In 2007, Siggi’s yogurt got its first big break. “We got a call from Whole Foods and they said they liked our low-sugar concept and wanted me to come present to them in Austin,” he says. “I was a newbie and I didn’t understand the grocery business. I didn’t understand how huge the opportunity was. Most people start regionally with Whole Foods but we were in half the country’s Whole Foods in 2008. A lot of buyers saw this as a long term trend.” This prediction held true and Siggi directly benefited as a result: according to Nielsen, Siggi’s Dairy is the fastest-growing national yogurt brand in the last year, with 120% growth in sales versus 2014.
“We started here around the same time as Greek yogurt and that was when people still needed to get over the barrier of eating thicker yogurt and eating things that are less sweet,” he says. “It took a while for people to adjust to it.
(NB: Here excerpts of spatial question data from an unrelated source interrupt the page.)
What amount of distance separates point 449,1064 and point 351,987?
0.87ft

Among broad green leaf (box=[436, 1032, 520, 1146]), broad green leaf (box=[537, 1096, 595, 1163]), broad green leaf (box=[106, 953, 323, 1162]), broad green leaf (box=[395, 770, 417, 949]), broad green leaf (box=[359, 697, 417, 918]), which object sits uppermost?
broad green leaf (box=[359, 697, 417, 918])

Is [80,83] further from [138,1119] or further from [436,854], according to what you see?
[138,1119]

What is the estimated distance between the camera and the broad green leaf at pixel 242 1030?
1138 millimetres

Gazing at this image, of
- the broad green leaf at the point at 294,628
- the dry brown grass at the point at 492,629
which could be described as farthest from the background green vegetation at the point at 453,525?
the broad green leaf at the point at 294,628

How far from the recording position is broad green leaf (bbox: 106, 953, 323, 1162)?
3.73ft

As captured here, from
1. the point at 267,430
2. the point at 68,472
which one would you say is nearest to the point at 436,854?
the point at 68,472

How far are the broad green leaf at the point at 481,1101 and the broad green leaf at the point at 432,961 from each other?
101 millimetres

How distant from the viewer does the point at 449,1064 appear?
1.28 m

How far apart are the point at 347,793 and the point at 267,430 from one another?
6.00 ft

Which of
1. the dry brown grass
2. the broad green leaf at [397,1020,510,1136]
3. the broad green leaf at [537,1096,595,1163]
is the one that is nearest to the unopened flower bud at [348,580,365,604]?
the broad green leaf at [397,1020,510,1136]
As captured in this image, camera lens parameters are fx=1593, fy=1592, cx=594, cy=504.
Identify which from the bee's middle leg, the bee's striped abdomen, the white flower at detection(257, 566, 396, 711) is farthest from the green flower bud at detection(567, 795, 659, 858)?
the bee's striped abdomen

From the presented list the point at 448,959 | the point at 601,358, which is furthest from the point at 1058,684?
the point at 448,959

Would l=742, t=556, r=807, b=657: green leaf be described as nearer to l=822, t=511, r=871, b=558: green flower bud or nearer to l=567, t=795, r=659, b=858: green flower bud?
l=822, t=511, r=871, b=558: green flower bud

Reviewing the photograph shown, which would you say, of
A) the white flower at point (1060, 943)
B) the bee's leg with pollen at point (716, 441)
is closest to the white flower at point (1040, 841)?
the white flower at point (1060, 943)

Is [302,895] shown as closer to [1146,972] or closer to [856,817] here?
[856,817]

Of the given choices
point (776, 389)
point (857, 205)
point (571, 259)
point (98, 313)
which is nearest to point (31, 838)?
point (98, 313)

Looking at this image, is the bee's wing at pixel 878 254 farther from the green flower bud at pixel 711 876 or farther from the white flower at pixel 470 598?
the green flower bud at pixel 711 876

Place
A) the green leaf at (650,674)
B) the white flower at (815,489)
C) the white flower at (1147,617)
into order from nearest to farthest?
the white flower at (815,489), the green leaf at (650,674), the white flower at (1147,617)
Now, the market has been coming to us.”
With the exploding popularity of healthy alternatives and a growing market for yogurt (which will become a $9.3bn industry in 2017), Hilmarsson says his company’s philosophy hasn’t changed since he started, but the business part has – Siggi’s Dairy is now bigger than he could have hoped for, with his yogurt now available in 11,000 stores, like Target, Wegmans, Shoprite and more.
Hilmarsson doesn’t characterize himself as a risk-tasker, a common attribute among entrepreneurs, but instead he says he’s cautious and careful.“I liked the product so much I didn’t mind failing. I was doing something I was passionate about,” says Hilmarsson. “I wouldn’t mind if I failed because I tried something worthwhile. I thought, this is good, I can stand for this, and if it fails I will still be proud.”